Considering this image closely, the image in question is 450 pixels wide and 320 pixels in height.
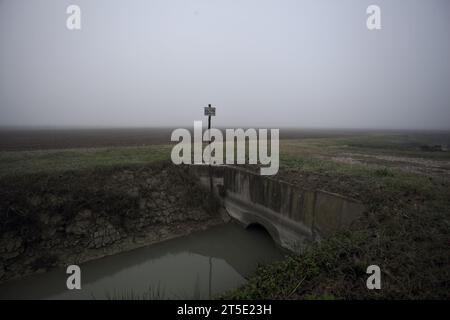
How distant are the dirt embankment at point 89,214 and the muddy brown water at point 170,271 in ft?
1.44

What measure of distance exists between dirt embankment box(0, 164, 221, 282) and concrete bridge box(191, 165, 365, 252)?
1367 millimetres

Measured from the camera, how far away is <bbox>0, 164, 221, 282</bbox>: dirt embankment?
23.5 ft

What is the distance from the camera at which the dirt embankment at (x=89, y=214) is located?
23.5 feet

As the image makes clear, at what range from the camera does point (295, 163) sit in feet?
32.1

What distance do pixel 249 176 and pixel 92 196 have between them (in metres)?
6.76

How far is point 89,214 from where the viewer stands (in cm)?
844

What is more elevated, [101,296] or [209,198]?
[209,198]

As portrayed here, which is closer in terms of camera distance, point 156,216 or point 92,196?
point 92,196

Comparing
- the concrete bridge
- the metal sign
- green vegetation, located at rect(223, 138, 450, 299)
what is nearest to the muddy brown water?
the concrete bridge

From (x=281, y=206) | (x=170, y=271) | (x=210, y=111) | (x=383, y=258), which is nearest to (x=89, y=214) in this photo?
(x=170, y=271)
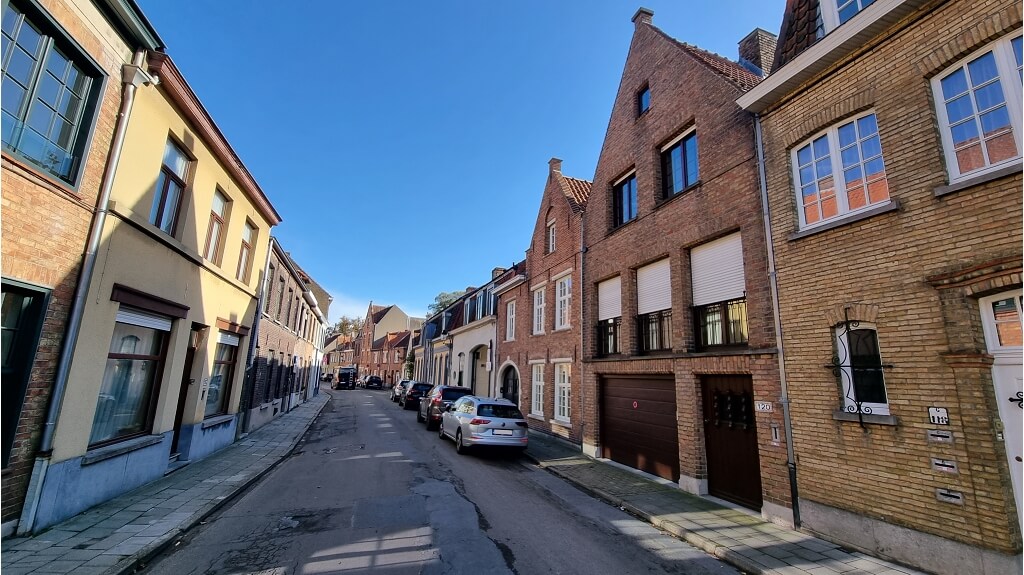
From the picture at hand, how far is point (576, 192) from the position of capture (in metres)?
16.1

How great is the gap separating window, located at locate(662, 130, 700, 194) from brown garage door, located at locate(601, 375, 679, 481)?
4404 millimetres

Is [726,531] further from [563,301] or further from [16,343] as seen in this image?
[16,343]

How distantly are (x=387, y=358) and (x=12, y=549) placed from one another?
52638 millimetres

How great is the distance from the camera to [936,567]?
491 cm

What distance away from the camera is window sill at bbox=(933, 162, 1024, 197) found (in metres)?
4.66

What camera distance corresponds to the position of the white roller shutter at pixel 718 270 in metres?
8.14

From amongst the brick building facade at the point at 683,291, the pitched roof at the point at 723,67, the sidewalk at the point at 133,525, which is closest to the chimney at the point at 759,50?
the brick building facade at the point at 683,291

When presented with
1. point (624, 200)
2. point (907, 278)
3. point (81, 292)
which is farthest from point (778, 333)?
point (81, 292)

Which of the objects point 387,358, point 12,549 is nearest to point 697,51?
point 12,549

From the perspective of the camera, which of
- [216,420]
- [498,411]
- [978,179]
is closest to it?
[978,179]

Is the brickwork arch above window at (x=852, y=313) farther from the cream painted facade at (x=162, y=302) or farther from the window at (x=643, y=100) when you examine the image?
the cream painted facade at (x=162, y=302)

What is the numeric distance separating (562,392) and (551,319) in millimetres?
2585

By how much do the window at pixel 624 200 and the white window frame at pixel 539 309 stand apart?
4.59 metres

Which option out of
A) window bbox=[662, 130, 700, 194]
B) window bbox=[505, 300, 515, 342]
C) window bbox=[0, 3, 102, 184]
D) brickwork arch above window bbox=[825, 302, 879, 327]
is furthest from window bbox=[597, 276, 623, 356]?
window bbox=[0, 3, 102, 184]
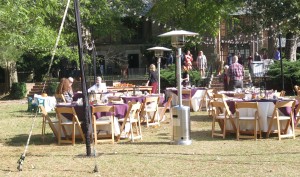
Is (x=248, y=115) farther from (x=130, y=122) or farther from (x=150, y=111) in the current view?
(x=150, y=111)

◆ **Task goal**:
Render the records as a Markdown table with the columns "No." and "Line", numbering each row and omitting blank lines. Begin at the line that contains "From amongst the" and stop after the line that contains "4.59 metres".

◆ **Answer for the task**:
| No. | Line |
|---|---|
| 1 | From amongst the brick building facade at the point at 683,291, the pitched roof at the point at 723,67, the sidewalk at the point at 133,525, which is closest to the chimney at the point at 759,50? |
| 2 | the brick building facade at the point at 683,291 |
| 3 | When presented with |
| 4 | 1. point (624, 200) |
| 5 | 2. point (907, 278) |
| 6 | 3. point (81, 292) |
| 7 | which is farthest from point (778, 333)? |
| 8 | point (81, 292) |
| 9 | Which of the objects point 387,358, point 12,549 is nearest to point 697,51? |
| 10 | point 12,549 |
| 11 | From the perspective of the camera, which of |
| 12 | - [216,420] |
| 13 | - [498,411] |
| 14 | - [978,179] |
| 15 | is closest to it? |
| 16 | [978,179] |
| 17 | Is the brickwork arch above window at (x=852, y=313) farther from the cream painted facade at (x=162, y=302) or farther from the window at (x=643, y=100) when you examine the image? |
| 18 | the cream painted facade at (x=162, y=302) |
| 19 | What is the numeric distance separating (562,392) and (551,319) in millimetres? |
| 20 | 2585 |
| 21 | By how much do the window at pixel 624 200 and the white window frame at pixel 539 309 stand apart? |
| 22 | 4.59 metres |